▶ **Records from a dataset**
* * *

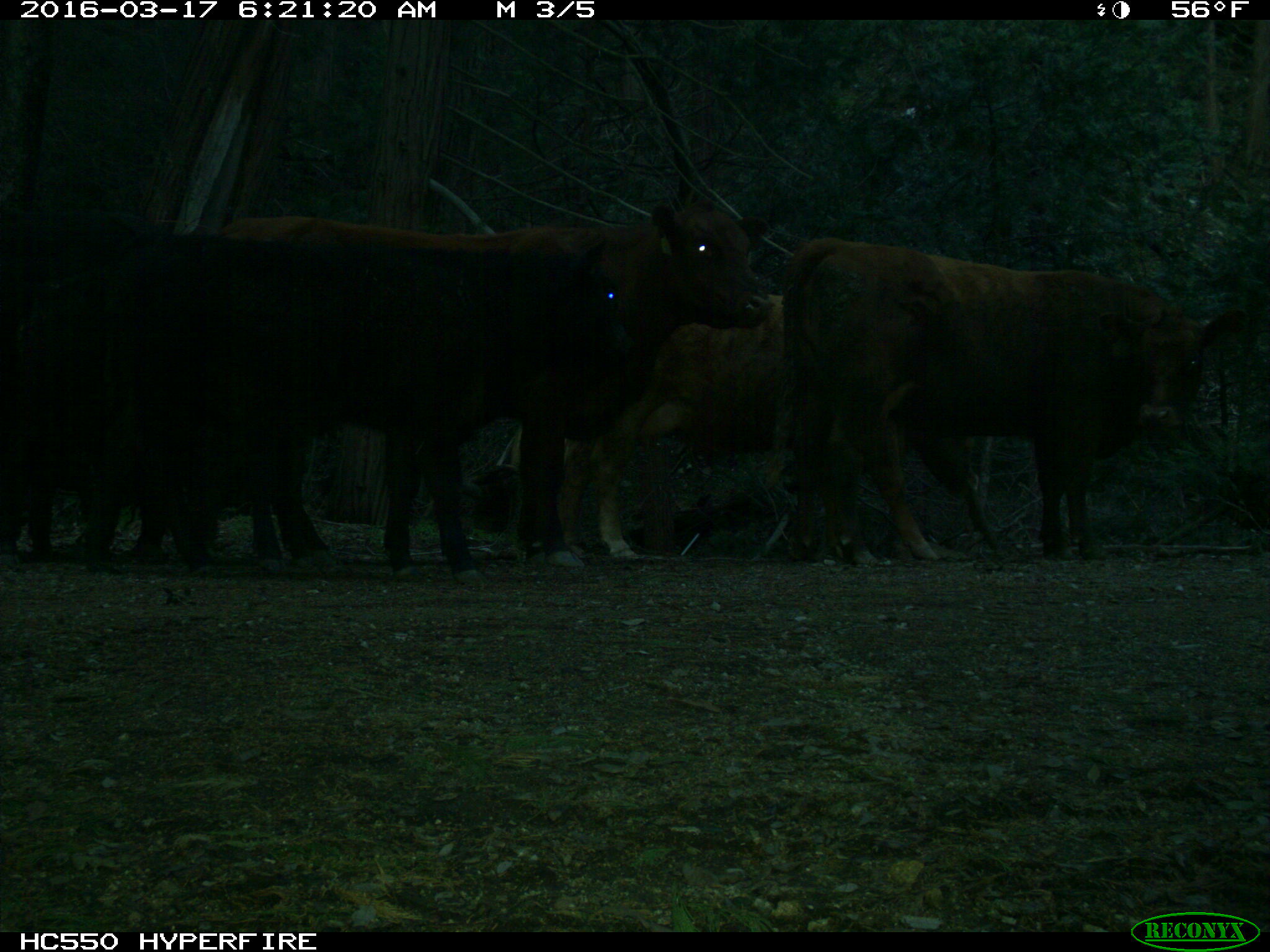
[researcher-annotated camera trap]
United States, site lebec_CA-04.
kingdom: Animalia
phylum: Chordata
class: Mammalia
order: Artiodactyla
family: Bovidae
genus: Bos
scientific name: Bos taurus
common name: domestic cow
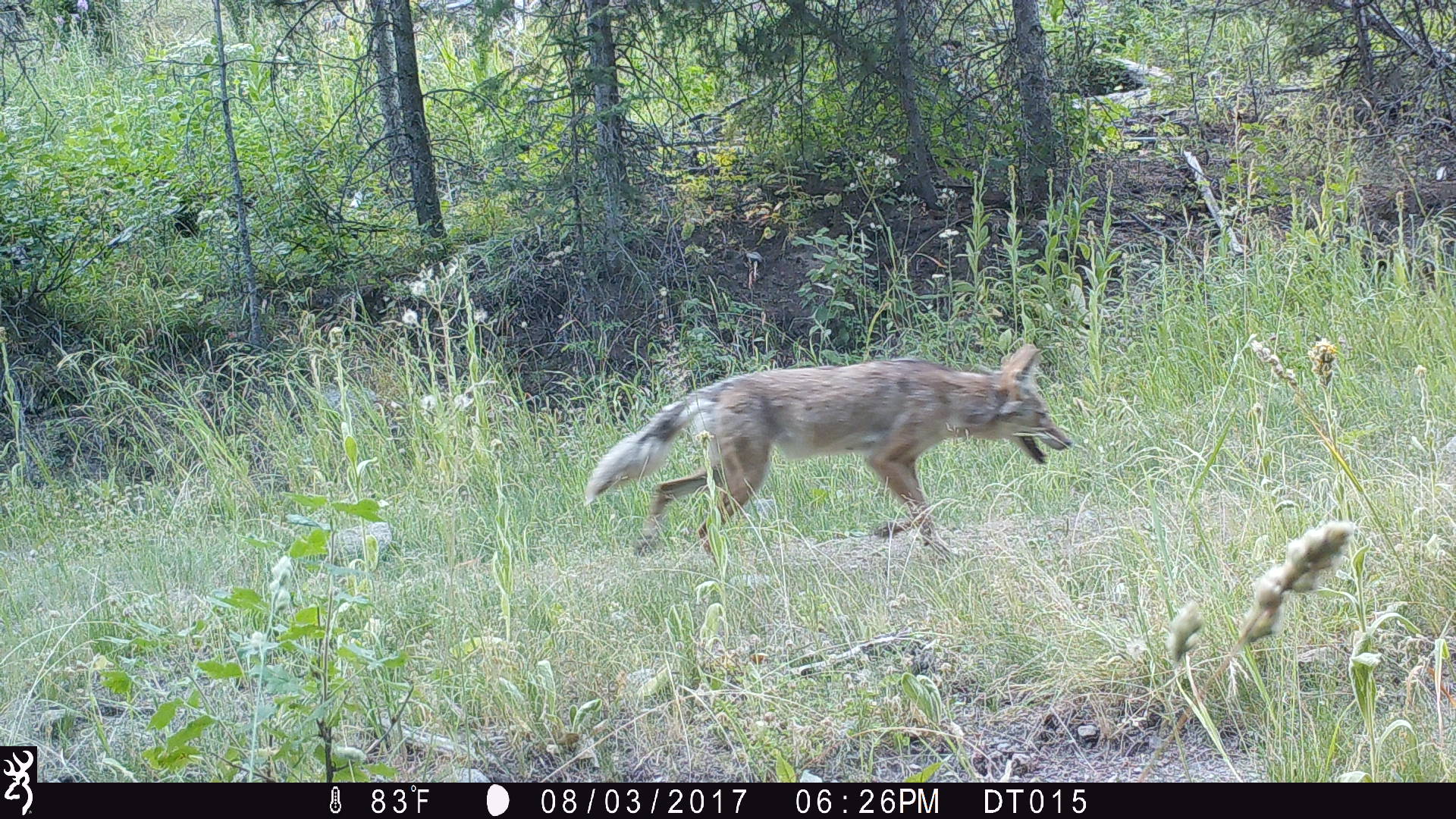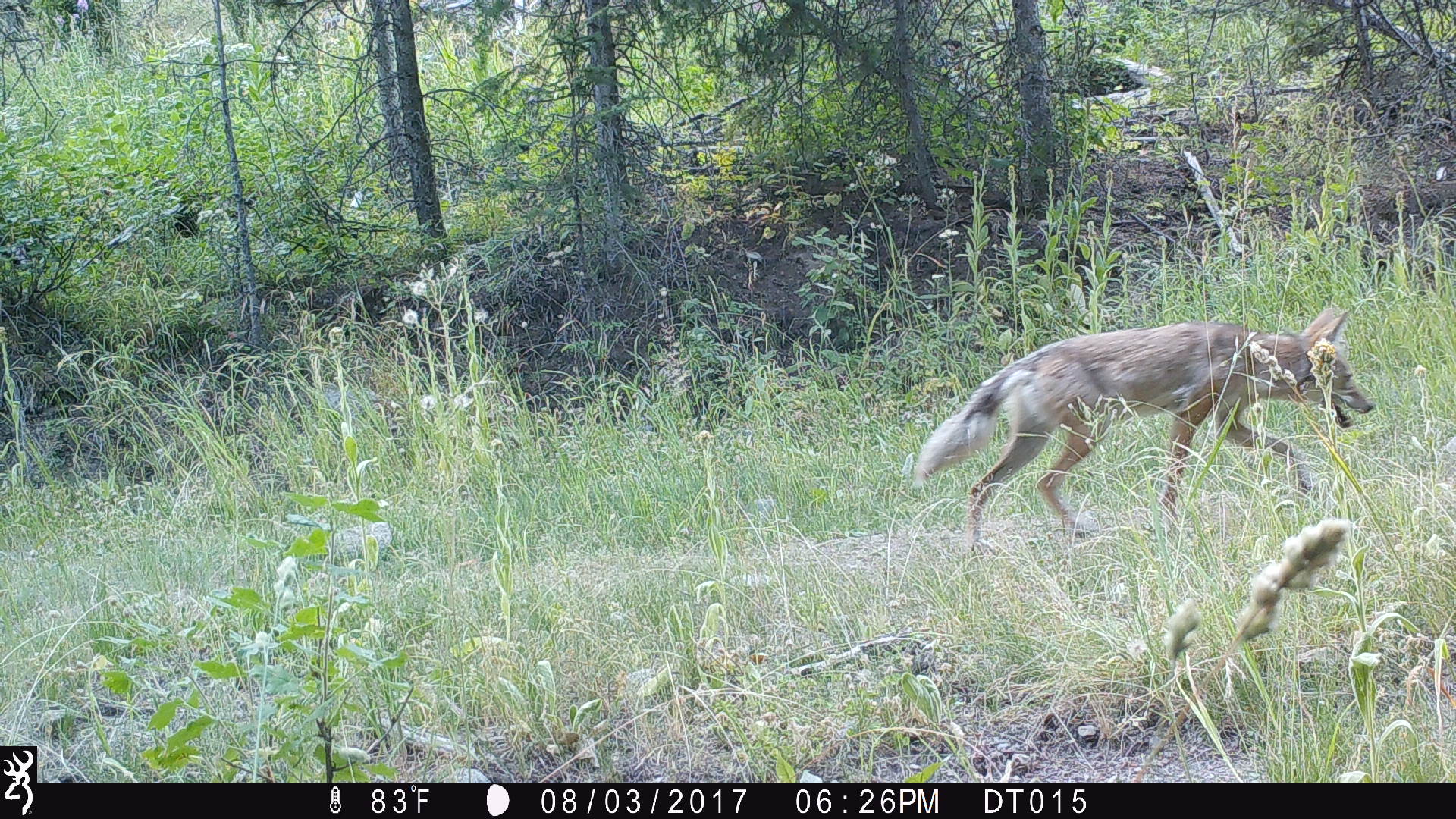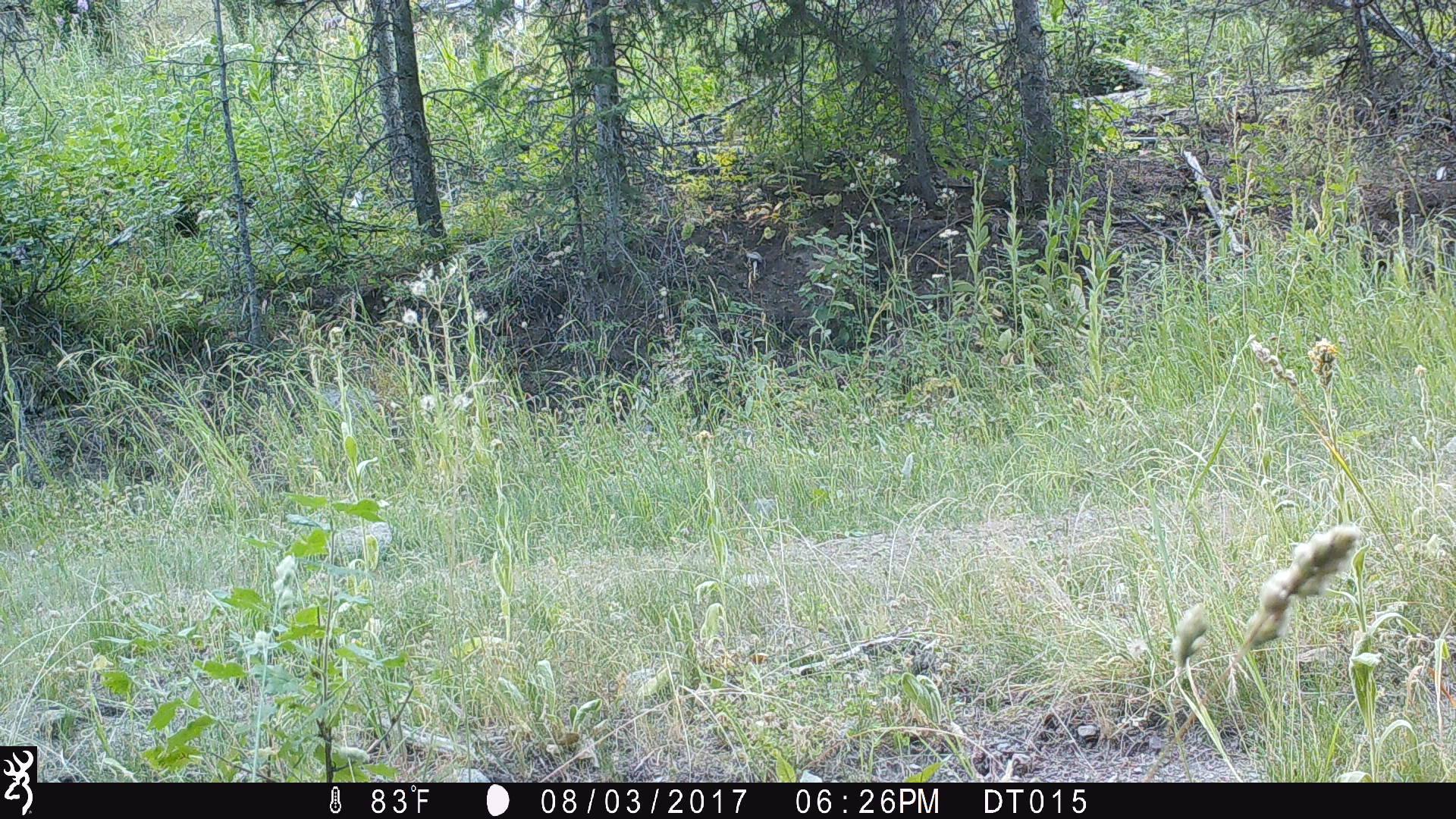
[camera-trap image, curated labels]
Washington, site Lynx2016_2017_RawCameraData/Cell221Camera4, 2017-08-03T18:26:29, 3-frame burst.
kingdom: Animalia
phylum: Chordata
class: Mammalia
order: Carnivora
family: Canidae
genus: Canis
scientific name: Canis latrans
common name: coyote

* * *

▶ **What is needed**
Take from the entries every line that has the string "site".

▶ **The answer**
United States, site lebec_CA-04.
Washington, site Lynx2016_2017_RawCameraData/Cell221Camera4, 2017-08-03T18:26:29, 3-frame burst.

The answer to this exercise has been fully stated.